## Implement and demonstrate dataset sampling using the sample() and takeSample() methods in PySpark.(DataFrames)

In [1]:
sc

## 📊 Dataset Overview
### >Total Records: 50 students
### >Columns: 7 → id, name, age, gender, math, science, english
### >No missing values

## 👥 Demographics
### Age: 18 – 25 years (average ≈ 21.5)
### Gender: 29 Female, 21 Male

## 📚 Academic Performance
### Math:
### Range: 40 – 100
### Mean: 68.9
### Std. Dev.: 17.6 (high variation)

### Science:
### Range: 44 – 99
### Mean: 70.2
### Std. Dev.: 14.6 (moderate variation)

### English:
### Range: 42 – 100
### Mean: 69.4
### Std. Dev.: 18.7 (highest variation)

## Key Insights
### Science is the strongest subject on average.
### English has the most variation in performance.
### Students perform differently across subjects (not uniform).

In [3]:
from pyspark.sql import SparkSession
# Step 1: Initialize Spark Session
spark = SparkSession.builder.appName("SamplingExample").getOrCreate()

In [5]:
df = spark.read.csv("C:/Users/Poojitha/Desktop/students.csv", header=True, inferSchema=True)

In [6]:
print("=== First 5 rows of dataset ===")
df.show(5)

=== First 5 rows of dataset ===
+---+-------+---+------+----+-------+-------+
| id|   name|age|gender|math|science|english|
+---+-------+---+------+----+-------+-------+
|  1|  Alice| 20|     F|  66|     92|     44|
|  2|    Bob| 20|     M|  82|     52|     77|
|  3|Charlie| 22|     F|  43|     57|     76|
|  4|  David| 19|     M|  95|     69|     46|
|  5|    Eva| 19|     F|  62|     44|     96|
+---+-------+---+------+----+-------+-------+
only showing top 5 rows


In [7]:
print("=== Schema of dataset ===")

● Stored data:
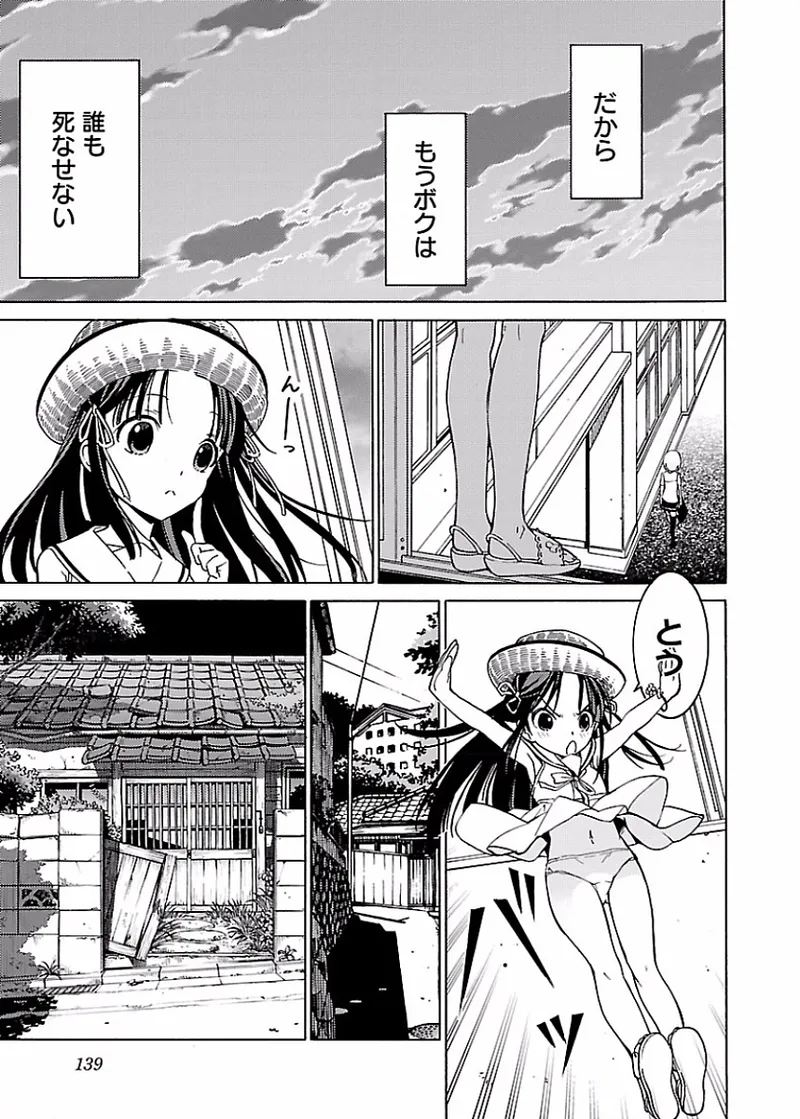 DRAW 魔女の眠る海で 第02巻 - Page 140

---

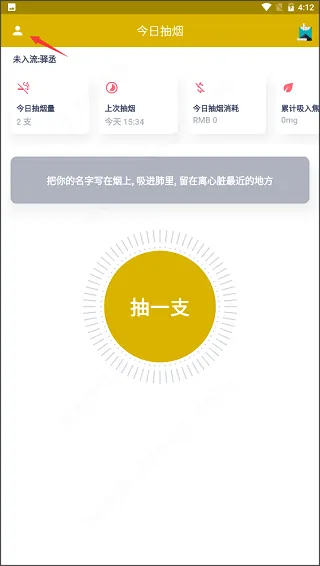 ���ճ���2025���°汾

● Written task 1: Do these statements agree with the PySpark sampling notebook? (a) The dataset has more female students than male students. (b) Math shows the highest variation of the three subjects. (c) The Spark session is built with the app name "SamplingExample". Answer yes or no for each, quoting the deciding words of the notebook.
● Written task 2: Could you extend the PySpark sampling notebook from its final line onward?
The data are separate from the PySpark sampling notebook.

● Response box 1:
(a) Yes: "Gender: 29 Female, 21 Male"
(b) No: under English, "Std. Dev.: 18.7 (highest variation)"
(c) Yes: "appName("SamplingExample")"

● Response box 2:
df.printSchema()

=== Schema of dataset ===
root
 |-- id: integer (nullable = true)
 |-- name: string (nullable = true)
 |-- age: integer (nullable = true)
 |-- gender: string (nullable = true)
 |-- math: integer (nullable = true)
 |-- science: integer (nullable = true)
 |-- english: integer (nullable = true)



In [8]:
print("=== Sample (30% without replacement) ===")
df.sample(withReplacement=False, fraction=0.3, seed=42).show(10)

=== Sample (30% without replacement) ===
+---+------+---+------+----+-------+-------+
| id|  name|age|gender|math|science|english|
+---+------+---+------+----+-------+-------+
|  4| David| 19|     M|  95|     69|     46|
|  8| Henry| 21|     F|  53|     82|     60|
| 17|Quincy| 18|     M|  65|     79|     54|
| 19|   Sam| 18|     F|  76|     70|     65|
| 27| Aaron| 25|     F|  81|     99|     44|
| 28| Bella| 19|     F|  54|     76|     76|
| 32| Fiona| 22|     F|  48|     96|     48|
| 37|  Kyle| 21|     M|  57|     86|     92|
| 39|  Matt| 25|     M|  64|     71|    100|
| 41| Oscar| 20|     M|  87|     72|     81|
+---+------+---+------+----+-------+-------+
only showing top 10 rows


In [9]:
print("=== Sample (20% with replacement) ===")
df.sample(withReplacement=True, fraction=0.2, seed=42).show(10)

=== Sample (20% with replacement) ===
+---+------+---+------+----+-------+-------+
| id|  name|age|gender|math|science|english|
+---+------+---+------+----+-------+-------+
|  6| Frank| 22|     F|  70|     78|     94|
|  7| Grace| 24|     F|  67|     66|     93|
| 14|Nathan| 23|     F|  71|     66|     60|
| 17|Quincy| 18|     M|  65|     79|     54|
| 21|   Uma| 19|     F|  89|     70|     76|
| 22|Victor| 22|     M|  96|     75|     56|
| 31| Ethan| 24|     M|  53|     57|     45|
| 32| Fiona| 22|     F|  48|     96|     48|
| 35|   Ian| 21|     F|  72|     75|     70|
| 38| Laura| 23|     M|  84|     73|     56|
+---+------+---+------+----+-------+-------+
only showing top 10 rows


In [11]:
print("=== takeSample: 5 rows (without replacement) ===")
sampled_rows = df.rdd.takeSample(False, 5, seed=42)
for row in sampled_rows:
 print(row)

=== takeSample: 5 rows (without replacement) ===
Row(id=35, name='Ian', age=21, gender='F', math=72, science=75, english=70)
Row(id=26, name='Zoey', age=18, gender='M', math=42, science=48, english=42)
Row(id=17, name='Quincy', age=18, gender='M', math=65, science=79, english=54)
Row(id=43, name='Quinn', age=18, gender='F', math=56, science=60, english=87)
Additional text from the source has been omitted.